What you are asked to do: Would you restate, exactly as they appear, the lines from the one containing "How far is window" through the end of the data below?

Information given:
━━━━━━━━━━━━━━━━━━━━

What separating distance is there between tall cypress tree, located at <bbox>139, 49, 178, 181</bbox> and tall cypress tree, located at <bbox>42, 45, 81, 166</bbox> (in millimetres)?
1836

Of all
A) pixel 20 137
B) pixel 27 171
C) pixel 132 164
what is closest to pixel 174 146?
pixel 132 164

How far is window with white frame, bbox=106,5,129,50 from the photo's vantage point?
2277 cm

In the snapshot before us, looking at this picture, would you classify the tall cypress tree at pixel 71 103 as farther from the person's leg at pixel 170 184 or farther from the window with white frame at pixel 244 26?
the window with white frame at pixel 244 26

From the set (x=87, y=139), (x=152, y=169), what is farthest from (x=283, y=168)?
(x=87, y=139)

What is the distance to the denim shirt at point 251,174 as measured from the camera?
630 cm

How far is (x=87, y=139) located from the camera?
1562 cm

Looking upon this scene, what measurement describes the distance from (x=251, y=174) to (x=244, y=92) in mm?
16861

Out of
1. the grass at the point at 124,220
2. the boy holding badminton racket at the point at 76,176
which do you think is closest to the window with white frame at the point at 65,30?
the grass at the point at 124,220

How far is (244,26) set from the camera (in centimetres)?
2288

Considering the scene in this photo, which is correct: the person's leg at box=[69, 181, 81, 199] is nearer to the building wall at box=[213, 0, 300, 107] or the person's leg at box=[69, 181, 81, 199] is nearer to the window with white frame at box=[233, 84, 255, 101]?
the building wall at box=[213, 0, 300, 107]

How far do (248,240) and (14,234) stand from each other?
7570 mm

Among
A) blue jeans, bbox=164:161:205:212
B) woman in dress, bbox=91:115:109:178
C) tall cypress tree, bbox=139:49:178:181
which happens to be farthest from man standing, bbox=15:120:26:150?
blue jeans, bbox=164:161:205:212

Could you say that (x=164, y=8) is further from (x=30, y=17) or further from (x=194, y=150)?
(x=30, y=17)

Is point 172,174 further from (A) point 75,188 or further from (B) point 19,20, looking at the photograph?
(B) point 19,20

━━━━━━━━━━━━━━━━━━━━

Solution to the exercise:
How far is window with white frame, bbox=106,5,129,50 from the photo's vantage point?
2277 cm

In the snapshot before us, looking at this picture, would you classify the tall cypress tree at pixel 71 103 as farther from the person's leg at pixel 170 184 or farther from the window with white frame at pixel 244 26?
the window with white frame at pixel 244 26

From the set (x=87, y=139), (x=152, y=169), what is farthest from (x=283, y=168)?
(x=87, y=139)

What is the distance to the denim shirt at point 251,174 as measured from the camera?
630 cm

How far is (x=87, y=139) located from the camera?
1562 cm

Looking upon this scene, what measurement describes the distance from (x=251, y=174) to (x=244, y=92) in mm?
16861

Out of
1. the grass at the point at 124,220
2. the boy holding badminton racket at the point at 76,176
which do you think is closest to the window with white frame at the point at 65,30?
the grass at the point at 124,220

How far is (244,26) set from the camera (in centimetres)?
2288

Considering the scene in this photo, which is correct: the person's leg at box=[69, 181, 81, 199] is nearer to the building wall at box=[213, 0, 300, 107] or the person's leg at box=[69, 181, 81, 199] is nearer to the window with white frame at box=[233, 84, 255, 101]?
the building wall at box=[213, 0, 300, 107]

How far do (248,240) and (14,234) stand from each other?
7570 mm

Among
A) blue jeans, bbox=164:161:205:212
B) woman in dress, bbox=91:115:109:178
C) tall cypress tree, bbox=139:49:178:181
which happens to be farthest from man standing, bbox=15:120:26:150?
blue jeans, bbox=164:161:205:212

Could you say that (x=164, y=8) is further from (x=30, y=17) or further from (x=194, y=150)?
(x=30, y=17)

Is point 172,174 further from (A) point 75,188 or further from (B) point 19,20, looking at the photograph?
(B) point 19,20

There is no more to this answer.